Search did not disappear. It split. People still type queries into Google, and they also ask ChatGPT, Perplexity, and Gemini for a direct answer. Your existing SEO work still matters. The question is what it covers now, and what it leaves on the table.
AEO vs SEO: the same goal, two readers
The aeo vs seo question gets framed as a fight. It is not. SEO optimizes for a search engine that returns a ranked list of links. AEO, Answer Engine Optimization, optimizes for a generative engine that returns a single composed answer and cites the sources it used. Both want your content to surface when someone has intent. They differ in what they hand back to the user.
SEO trains for the click. You rank, the user picks your link, the user lands on your page. The ranked list is the product. Your job is to be high on it and compelling enough to win the click. Decades of practice built around that loop: keywords, links, page speed, crawlability.
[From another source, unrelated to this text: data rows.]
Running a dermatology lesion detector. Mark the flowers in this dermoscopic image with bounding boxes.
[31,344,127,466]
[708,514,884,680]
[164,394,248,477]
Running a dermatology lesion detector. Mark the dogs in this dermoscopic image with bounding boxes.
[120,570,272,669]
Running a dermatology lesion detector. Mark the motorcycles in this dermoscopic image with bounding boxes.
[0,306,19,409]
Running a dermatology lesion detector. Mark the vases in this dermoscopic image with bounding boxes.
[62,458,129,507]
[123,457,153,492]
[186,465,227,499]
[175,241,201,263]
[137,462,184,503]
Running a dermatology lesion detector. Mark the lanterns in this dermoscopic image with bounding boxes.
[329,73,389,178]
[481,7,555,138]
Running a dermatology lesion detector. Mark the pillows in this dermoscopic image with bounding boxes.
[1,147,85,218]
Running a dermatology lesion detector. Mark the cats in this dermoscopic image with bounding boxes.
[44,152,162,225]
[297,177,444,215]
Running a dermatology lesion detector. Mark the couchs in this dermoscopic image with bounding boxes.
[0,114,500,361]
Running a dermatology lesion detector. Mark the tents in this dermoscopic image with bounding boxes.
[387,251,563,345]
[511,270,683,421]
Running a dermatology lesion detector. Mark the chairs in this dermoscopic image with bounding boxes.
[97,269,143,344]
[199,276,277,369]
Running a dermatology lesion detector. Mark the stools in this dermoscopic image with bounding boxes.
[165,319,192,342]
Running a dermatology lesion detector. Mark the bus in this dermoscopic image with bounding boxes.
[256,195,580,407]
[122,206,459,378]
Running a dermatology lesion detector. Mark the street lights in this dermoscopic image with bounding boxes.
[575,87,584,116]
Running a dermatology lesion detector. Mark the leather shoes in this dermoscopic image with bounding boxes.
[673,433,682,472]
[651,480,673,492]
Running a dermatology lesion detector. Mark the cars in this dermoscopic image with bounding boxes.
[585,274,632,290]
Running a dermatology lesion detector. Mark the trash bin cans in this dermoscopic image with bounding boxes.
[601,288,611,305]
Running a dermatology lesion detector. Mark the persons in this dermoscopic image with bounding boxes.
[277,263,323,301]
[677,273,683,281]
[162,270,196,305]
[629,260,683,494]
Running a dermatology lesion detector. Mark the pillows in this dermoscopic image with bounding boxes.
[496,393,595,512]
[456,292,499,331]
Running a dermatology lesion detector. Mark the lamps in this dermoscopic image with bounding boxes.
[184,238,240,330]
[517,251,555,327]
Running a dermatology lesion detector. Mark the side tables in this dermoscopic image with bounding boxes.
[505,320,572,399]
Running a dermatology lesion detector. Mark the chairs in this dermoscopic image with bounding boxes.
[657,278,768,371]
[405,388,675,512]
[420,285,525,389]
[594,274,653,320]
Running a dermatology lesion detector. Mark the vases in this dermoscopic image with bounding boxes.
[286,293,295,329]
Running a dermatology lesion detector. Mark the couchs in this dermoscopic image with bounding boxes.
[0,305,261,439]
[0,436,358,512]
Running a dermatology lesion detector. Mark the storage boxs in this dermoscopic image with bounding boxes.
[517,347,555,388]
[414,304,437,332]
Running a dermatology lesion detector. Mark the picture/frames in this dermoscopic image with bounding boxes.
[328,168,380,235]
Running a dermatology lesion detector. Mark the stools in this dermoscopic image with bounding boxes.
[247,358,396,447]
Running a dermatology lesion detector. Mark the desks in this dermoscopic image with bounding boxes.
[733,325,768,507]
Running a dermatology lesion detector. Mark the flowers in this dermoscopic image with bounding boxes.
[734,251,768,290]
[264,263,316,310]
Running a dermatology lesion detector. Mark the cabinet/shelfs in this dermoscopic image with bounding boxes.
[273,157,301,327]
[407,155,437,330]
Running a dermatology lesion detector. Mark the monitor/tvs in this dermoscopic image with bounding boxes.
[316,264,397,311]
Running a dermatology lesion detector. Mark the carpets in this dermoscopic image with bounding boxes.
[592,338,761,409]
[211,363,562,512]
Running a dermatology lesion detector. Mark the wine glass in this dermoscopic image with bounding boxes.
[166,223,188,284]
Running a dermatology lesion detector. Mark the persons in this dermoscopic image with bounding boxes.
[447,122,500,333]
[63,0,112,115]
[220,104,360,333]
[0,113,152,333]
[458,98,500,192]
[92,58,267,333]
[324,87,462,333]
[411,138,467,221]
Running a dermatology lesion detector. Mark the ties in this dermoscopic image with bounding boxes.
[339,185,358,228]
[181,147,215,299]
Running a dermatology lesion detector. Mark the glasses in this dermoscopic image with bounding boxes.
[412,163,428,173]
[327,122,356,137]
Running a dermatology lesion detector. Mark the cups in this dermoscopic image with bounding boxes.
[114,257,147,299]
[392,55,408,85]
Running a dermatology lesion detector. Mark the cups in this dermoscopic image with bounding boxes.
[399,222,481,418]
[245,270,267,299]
AEO trains for the citation. ChatGPT or Perplexity reads many sources, synthesizes an answer, and names a few of them. There is often no list to climb and frequently no click at all. The user reads the answer. Your job shifts from earning the click to becoming the source the model trusts enough to quote.
“SEO put you on a list of links. AEO puts you inside the answer, or leaves you out of it.”
The framing
The SEO foundation that still does the work
Most of your SEO investment transfers directly. Useful content that answers a real question is exactly what an answer engine wants to cite. Models pull from pages that explain things clearly and completely. Thin pages built only to rank a keyword were always weak, and answer engines expose that weakness faster than a search result ever did.
Topical authority carries over too. Search engines reward sites that cover a subject in depth across many connected pages. Answer engines lean on the same signal. When a model decides which source to trust on a narrow question, breadth and consistency across your domain raise the odds it reaches for you. One strong page helps. A coherent cluster helps more.
Technical health still gates everything. If a crawler cannot read your page, a model cannot cite it. Clean HTML, fast load times, working structured data, and a sane site structure remain table stakes. AEO adds a few new technical files, but it does not retire the old checklist. A broken site fails in both worlds.
“Good SEO was never about tricking a ranking. It was about being the clearest answer. AEO just removed the places left to hide.”
The continuity
The three shifts AEO introduces
The first shift is machine reading. A person skims and infers. A model parses. It rewards explicit structure: direct answers near the top, clear headings, defined terms, lists, and schema that label what a thing is. Burying your answer under three paragraphs of throat-clearing costs you with a model in a way it rarely did with a patient human reader.
The second shift is conversational framing. People do not ask answer engines for keywords. They ask full questions in plain language, often long and specific. Content that mirrors how people actually phrase those questions gets matched and cited more often. The unit of optimization moves from the keyword to the question and the complete answer that follows it.
The third shift is off-site reputation. Search engines weigh links pointing at your domain. Answer engines also weigh what other sources say about you across the web: reviews, mentions, comparisons, forum threads, and roundups. A model forms a view of your brand from the whole conversation, not just your own pages. You can write the best page on your site and still lose the citation if the wider web describes you poorly or not at all.
“SEO asked who points at you. AEO also asks what everyone says about you when you are not in the room.”
The core of the shift
AEO as a layer on top of SEO
Treat AEO as a layer, not a replacement. Keep your SEO program running. The content, the authority, and the technical health stay. On top of that foundation you add the answer-engine work: structure pages for machine reading, frame content around real questions, publish the files engines look for, and manage how the wider web describes you. You are not starting over. You are extending.
Add the new technical pieces deliberately. An llms.txt file tells AI engines what your site is and where the important content sits. Answer-optimized articles with clean schema give models well-labeled facts to lift. Comparison pages and definition pages match the question-shaped queries people actually ask. Each piece sits on the SEO base you already built.
Then measure the right thing. SEO tools report rankings and traffic. Those still matter, but they do not tell you whether ChatGPT recommends you or a competitor. AEO needs its own measurement: which prompts cite you, which cite rivals, which sources the engines pull from, and how your share of answers moves over time. Citation data is volatile month to month, so read trends across 60 to 90 days, not single snapshots.
“You do not swap SEO for AEO. You stack the answer layer on the search foundation and measure both.”
The stacking model
The honest read is that SEO built the foundation and AEO sits on top of it. The fastest way to see the gap between the two is to look at which AI answers already name you and which name someone else.